Monday, September 7, 2009

Part 2: Childhood Food Clues

Fortunately for me, my mother did cook daily when I was a child, and she did it well. She used real, whole foods and it was rare that anything came out of a can. Mostly, we ate beef roasts and two vegetables for dinner. Rarely did a dinner include wheat as an intricate ingredient, but sometimes slices of white bread were available on a plate. This is one of the blessings of my childhood that probably kept my symptoms from being even worse. I was having one meal a day that was relatively gluten, starch, and sugar free.

My mother cooked as long as my father was home for dinner. When he was not, we ate microwaveable meals, pizza or fast food as a treat. Unfortunately for me, my father lived separately from me and my mother for the first time when I was 13 and my mother ceased to cook. My sister was already long gone out of the household as she has almost a decade on me. I was content to eat Lean Cuisine and Stouffer’s microwavable meals. If my mother wanted to be liberated from the kitchen, then I wanted her to be free. After all, food is food, no matter what it is or where it comes from- or so I thought.

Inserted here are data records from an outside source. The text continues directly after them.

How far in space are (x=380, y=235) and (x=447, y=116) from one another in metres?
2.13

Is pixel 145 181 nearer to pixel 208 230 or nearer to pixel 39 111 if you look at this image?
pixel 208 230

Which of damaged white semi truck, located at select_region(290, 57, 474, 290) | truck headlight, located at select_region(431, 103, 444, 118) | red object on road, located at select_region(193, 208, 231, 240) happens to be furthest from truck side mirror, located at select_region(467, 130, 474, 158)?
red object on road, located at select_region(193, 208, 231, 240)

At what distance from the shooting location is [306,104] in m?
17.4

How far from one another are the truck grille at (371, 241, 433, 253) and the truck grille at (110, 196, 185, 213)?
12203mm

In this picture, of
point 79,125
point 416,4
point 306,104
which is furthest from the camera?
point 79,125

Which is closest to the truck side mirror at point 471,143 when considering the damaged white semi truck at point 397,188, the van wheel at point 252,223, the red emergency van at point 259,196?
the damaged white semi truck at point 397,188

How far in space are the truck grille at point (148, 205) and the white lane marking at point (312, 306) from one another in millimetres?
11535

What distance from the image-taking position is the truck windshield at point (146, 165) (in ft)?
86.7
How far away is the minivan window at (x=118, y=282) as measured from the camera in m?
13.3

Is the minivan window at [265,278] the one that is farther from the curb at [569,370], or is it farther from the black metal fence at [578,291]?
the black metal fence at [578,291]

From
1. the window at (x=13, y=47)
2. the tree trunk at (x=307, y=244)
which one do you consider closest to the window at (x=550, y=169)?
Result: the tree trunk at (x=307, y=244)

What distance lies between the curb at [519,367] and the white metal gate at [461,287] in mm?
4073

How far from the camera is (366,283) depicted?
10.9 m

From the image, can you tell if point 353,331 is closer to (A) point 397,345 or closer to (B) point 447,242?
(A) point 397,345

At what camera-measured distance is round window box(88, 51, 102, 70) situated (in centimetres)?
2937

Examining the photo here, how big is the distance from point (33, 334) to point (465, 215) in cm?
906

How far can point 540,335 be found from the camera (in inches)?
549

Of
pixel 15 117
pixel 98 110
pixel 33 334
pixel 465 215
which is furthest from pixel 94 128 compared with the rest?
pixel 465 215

My lunches were the same as they had always been in school, a sandwich (white bread, processed deli meat, pre-sliced processed cheese) with corn chips and juice. They started to include Little Debbie snacks, too. I had discontinued breakfast as any kind of routine in junior high because it caused me to feel ill. I settled for a glass of orange juice. In elementary school breakfast was usually milk and cereal and it never really sat well. I would often feel nauseous if I smelled cooking fat smoke in the morning. I would snack on corn chips or cake snacks after school. I had a real sweet tooth, otherwise known as an addiction to sugar, as well. I consumed candy whenever I could. So, once my mother quit cooking, I was eating almost all processed, industrial food. My symptoms gradually got worse the more of these foods I ate, but I did not make the association. Food as the source of illness wasn’t even close to a thought in my mind.

My mother and I lived with my father again for my freshman year of high school, and most of the time she cooked again. He left again at the beginning of my sophomore year and I expanded my range of microwavable foods. Every year I was missing more school because I was ill with one thing or another, acutely and chronically, labeled and treated or not. I occasionally tried my own hand at cooking, a lot of times vegetarian, but I wasn’t very good at it and the lack of reward meant I could count on both hands how often this happened. I also began to eat out with friends once I had my driver’s license. I would get a home cooked meal every now and again at my friend’s house. Late in high school, I was tested for allergies, received shots for a year or so, but never followed the direction not to eat citric acid. This was the first food clue. I ignored it completely. I mean, citric acid seemed to be in everything, and it couldn’t be making that much of a difference- so I persisted in denial of even trying to eliminate a source of conflict for my body. I chose to stay ignorant to feeling good.  


  1. Your way of eating was almost identical to mine when I was growing up! Sometimes I'd even eat microwave burritos for breakfast because it was easy to prepare. No one was even thinking that things like this was bad for me because food was food and seemingly harmless.

  2. Isn't it amazing how much expedience dominates so much of our food culture? Now I wish I could trade all the time "saved" for my health and all of the time I have spent sick!!!